Con sus Blandengues se impone Artigas a los bandidos, contiene las irrupciones de la indiada, y persigue con tenacidad a los contrabandistas, al punto de no atreverse éstos a moverse a la luz del día, sino a favor de las sombras de la noche, buscando las costas montuosas para ocultarse, sin que tales preocupaciones los ponga, sin embargo, a salvó de su acción varonil, pues él los sigue a todas partes, ora cayendo de improviso en sus guaridas, ora sorprendiéndolos en sus marchas y poniendo coto al contrabando.

Nadie lo aventajaba en el conocimiento del terreno ni nadie era capaz de sobrepujarlo en arrojo ni en pundonor. Por eso dio comienzo a su misión civilizadora con el mayor ardimiento y la más profunda fe en el éxito de sus nuevas actividades, y a orillas del arroyo Ohuy, departamento de Cerro Largo, impidió al poco tiempo de su salida el pasaje a la provincia de Río Grande de gran cantidad de ganado vacuno que los cuatreros se proponían sustraer impunemente a los vecinos y al fisco.
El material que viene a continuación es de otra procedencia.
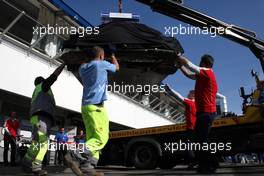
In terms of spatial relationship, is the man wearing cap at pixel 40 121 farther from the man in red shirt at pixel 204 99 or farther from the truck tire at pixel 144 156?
the truck tire at pixel 144 156

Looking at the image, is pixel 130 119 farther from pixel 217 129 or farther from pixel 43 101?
pixel 43 101

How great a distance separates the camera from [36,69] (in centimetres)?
1438

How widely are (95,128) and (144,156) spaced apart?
21.1 ft

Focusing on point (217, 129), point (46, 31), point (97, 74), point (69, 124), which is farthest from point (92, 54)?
point (69, 124)

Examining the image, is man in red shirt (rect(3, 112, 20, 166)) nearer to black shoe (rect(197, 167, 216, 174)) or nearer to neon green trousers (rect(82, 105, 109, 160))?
black shoe (rect(197, 167, 216, 174))

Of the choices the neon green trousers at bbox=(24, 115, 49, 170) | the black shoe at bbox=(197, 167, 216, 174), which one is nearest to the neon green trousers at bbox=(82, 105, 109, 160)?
the neon green trousers at bbox=(24, 115, 49, 170)

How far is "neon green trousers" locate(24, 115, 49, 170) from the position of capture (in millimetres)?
6273

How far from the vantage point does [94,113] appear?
16.5ft

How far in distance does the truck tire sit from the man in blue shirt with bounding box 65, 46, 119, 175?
5.95 meters

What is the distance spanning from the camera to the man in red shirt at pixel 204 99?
6180 mm

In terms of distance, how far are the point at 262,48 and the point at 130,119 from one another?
1502 cm

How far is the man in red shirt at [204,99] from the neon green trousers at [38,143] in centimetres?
239

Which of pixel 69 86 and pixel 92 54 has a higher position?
pixel 69 86

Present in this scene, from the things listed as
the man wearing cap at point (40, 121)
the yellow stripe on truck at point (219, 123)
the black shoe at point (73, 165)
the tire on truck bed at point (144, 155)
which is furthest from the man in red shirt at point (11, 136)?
the black shoe at point (73, 165)
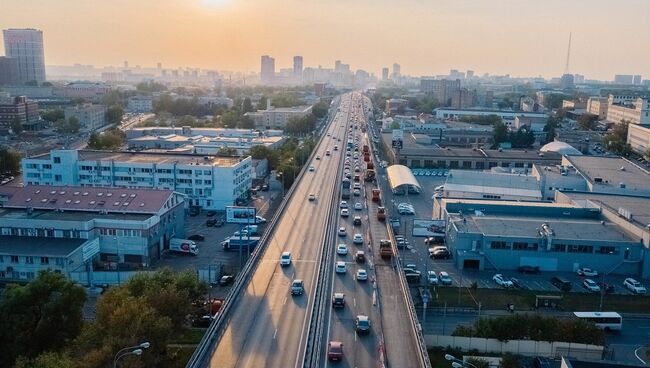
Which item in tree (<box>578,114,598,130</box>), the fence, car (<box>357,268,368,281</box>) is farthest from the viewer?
tree (<box>578,114,598,130</box>)

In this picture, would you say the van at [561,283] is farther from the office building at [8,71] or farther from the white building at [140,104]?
the office building at [8,71]

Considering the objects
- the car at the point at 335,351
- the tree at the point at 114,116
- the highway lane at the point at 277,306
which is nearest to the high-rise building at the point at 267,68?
the tree at the point at 114,116

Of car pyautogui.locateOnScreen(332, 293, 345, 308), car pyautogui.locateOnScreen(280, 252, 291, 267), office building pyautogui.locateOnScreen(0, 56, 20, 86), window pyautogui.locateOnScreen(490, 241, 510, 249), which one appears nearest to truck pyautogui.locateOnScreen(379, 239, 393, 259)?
car pyautogui.locateOnScreen(280, 252, 291, 267)

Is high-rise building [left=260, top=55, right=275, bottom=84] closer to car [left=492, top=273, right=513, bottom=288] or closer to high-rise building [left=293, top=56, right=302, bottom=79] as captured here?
high-rise building [left=293, top=56, right=302, bottom=79]

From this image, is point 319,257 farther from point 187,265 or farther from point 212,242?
Result: point 212,242

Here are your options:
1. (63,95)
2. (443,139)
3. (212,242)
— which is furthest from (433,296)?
(63,95)

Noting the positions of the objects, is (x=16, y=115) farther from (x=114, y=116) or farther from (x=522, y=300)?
(x=522, y=300)
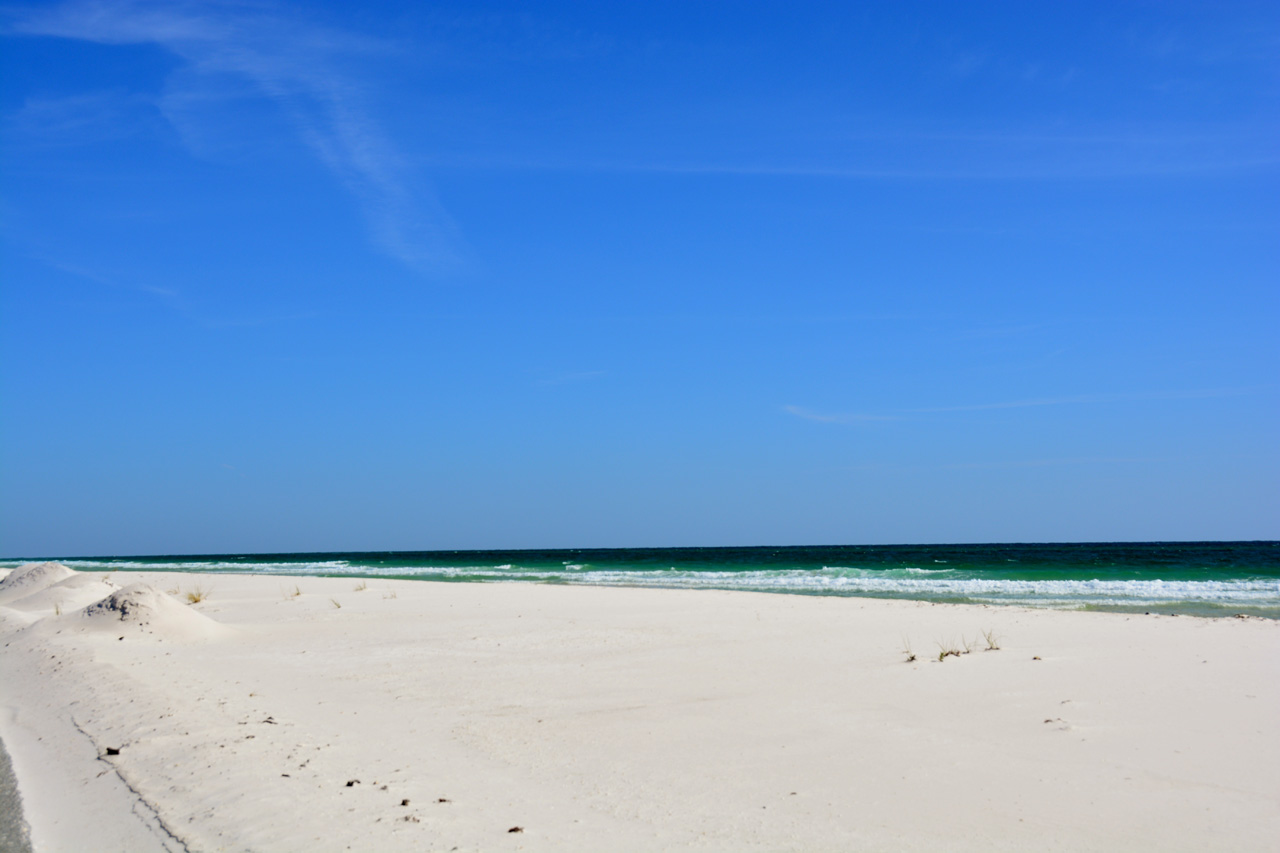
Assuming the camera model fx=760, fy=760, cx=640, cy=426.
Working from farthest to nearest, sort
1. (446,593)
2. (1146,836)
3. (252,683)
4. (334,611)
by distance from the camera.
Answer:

Esa sorpresa los sobresaltó en sumo grado, pues ignoraban que Artigas hubiese sido comisionado por el Gobierno para operar contra ellos. No les convenía, por lo tanto, ponerse al alcance de su celo y de sus armas, porque esta vez más que nunca, podía malograr sus delictuosos intentos y reprimir sin contemplación alguna todo género de desmanes. De allí que procediesen con más sigilo en adelante, sin tenerlas, no obstante, todas consigo.